» EXTRACT PROVIDED
· · · ·
An elastic and resilient key-value store

Github

Content Addressable

Each piece of information is assigned a unique identifier for self-certification, allowing for optimized data placement, fault tolerance, performance, security and integrity.

Decentralized

As opposed to the popular manager/worker (a.k.a master/slave) model, memo relies on a decentralized architecture that does away with bottlenecks, single points of failure, cascading effects etc.

Policy Based

memo can be customized through policies such as redundancy, encryption, compression, versioning, deduplication etc. so as to fit with your application's needs.

Strongly Consistent

memo's consistency model can be configured, from eventual to strong for the most demanding applications, along with rebalancing delays and more.

A modern approach to distribution

memo's decentralized architecture brings a number of advantages over manager/worker-based distributed systems.

Manager/Worker Model

Decentralized Model

Managers cannot easily scale

The manager/worker model has been designed for workers to be easily scaled, leaving managers out of the equation and therefore limiting the overall system's scalability.

Scalability

Scalable by nature

Instead of relying on authoritative manager nodes, all the nodes play both the role of manager and worker, collectively participating in maintaining consistency, routing messages, hosting replicas and more.

Managers could be bottlenecks

The manager nodes may get overflowed by requests and fail, leading clients to redirect their requests to the remaining managers which in turn could get overflowed taking down the whole system through a cascading effect.
· · · ·
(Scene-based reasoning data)
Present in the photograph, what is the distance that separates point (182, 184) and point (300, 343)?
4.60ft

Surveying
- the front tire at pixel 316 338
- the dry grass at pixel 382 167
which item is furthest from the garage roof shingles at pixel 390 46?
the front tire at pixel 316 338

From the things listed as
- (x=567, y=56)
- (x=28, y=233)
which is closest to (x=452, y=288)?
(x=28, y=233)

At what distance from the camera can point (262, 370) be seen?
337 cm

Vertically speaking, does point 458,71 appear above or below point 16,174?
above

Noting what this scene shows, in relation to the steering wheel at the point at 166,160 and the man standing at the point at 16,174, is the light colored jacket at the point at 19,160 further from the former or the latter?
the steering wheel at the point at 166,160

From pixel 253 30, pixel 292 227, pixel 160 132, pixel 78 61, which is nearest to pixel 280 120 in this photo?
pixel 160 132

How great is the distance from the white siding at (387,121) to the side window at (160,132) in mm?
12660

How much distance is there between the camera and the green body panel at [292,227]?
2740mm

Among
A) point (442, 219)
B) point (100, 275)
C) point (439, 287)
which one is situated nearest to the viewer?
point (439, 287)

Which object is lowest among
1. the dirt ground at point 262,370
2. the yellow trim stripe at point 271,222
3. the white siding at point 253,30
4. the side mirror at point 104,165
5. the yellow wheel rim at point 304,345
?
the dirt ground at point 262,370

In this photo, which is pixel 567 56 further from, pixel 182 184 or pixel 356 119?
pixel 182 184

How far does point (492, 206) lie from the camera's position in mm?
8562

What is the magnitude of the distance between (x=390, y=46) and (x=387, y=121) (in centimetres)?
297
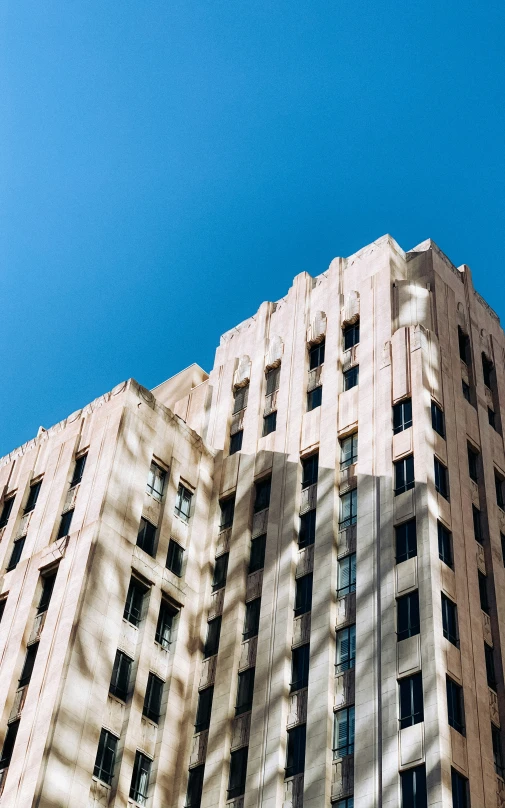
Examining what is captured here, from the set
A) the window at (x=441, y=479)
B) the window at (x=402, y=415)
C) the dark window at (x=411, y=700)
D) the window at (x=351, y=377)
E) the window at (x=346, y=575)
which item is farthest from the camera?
the window at (x=351, y=377)

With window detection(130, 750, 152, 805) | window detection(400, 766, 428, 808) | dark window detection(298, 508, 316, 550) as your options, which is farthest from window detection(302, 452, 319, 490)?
window detection(400, 766, 428, 808)

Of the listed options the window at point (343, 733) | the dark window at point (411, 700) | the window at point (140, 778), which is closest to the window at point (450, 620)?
the dark window at point (411, 700)

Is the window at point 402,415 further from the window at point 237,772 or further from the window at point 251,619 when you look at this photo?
the window at point 237,772

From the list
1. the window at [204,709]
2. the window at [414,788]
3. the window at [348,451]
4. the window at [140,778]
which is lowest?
the window at [414,788]

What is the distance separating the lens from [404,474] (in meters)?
53.3

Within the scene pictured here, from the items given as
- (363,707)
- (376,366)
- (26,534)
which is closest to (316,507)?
(376,366)

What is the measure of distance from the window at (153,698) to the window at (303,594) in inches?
306

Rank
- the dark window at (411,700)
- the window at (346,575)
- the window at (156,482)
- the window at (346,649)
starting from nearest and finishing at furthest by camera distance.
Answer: the dark window at (411,700), the window at (346,649), the window at (346,575), the window at (156,482)

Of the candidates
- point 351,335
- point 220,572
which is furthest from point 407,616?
point 351,335

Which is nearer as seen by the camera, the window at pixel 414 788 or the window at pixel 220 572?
the window at pixel 414 788

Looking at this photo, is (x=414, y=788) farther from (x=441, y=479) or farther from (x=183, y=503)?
(x=183, y=503)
· · · ·
» THE TASKS
a. Write out the stretch of the key-value store text from "The manager/worker model" through "replicas and more.", word for word.
b. Continue the key-value store text, starting right after its final sentence.
The scene-based reasoning data plays no part in the work that comes next.

» OUTPUTS BY TASK
a.
The manager/worker model has been designed for workers to be easily scaled, leaving managers out of the equation and therefore limiting the overall system's scalability.

Scalability

Scalable by nature

Instead of relying on authoritative manager nodes, all the nodes play both the role of manager and worker, collectively participating in maintaining consistency, routing messages, hosting replicas and more.

b.
Resilience

Hard to overflow

Since every node can process a client's request, it is far more complicated to overflow the system, hence removing bottlenecks, single points of failure and cascading effects.

Managers have limited capacity

The manager nodes, being limited in number, have intrinsec limited capacity to handle a large number of client requests in parallel.

Performance

Unlimited through total distribution

Thanks to the natural distribution of the decentralized model, the more nodes in the system, the faster requests can be processed, benefiting from the bandwidth and power of all the nodes.

Managers are ideal targets

Because manager nodes orchestrate the system but also handle access control, such nodes are critical and an ideal target for attackers.

Security

No concentration of authority

Since no node is more powerful, knowledgeable, authoritative etc., the system is far more complicated to attack.

Managers maintain consistency

On top of handling clients' specific requests, orchestrating the system etc., the manager nodes are also responsible for running an expensive consensus algorithm, hence limiting their ability to process many update requests in parallel.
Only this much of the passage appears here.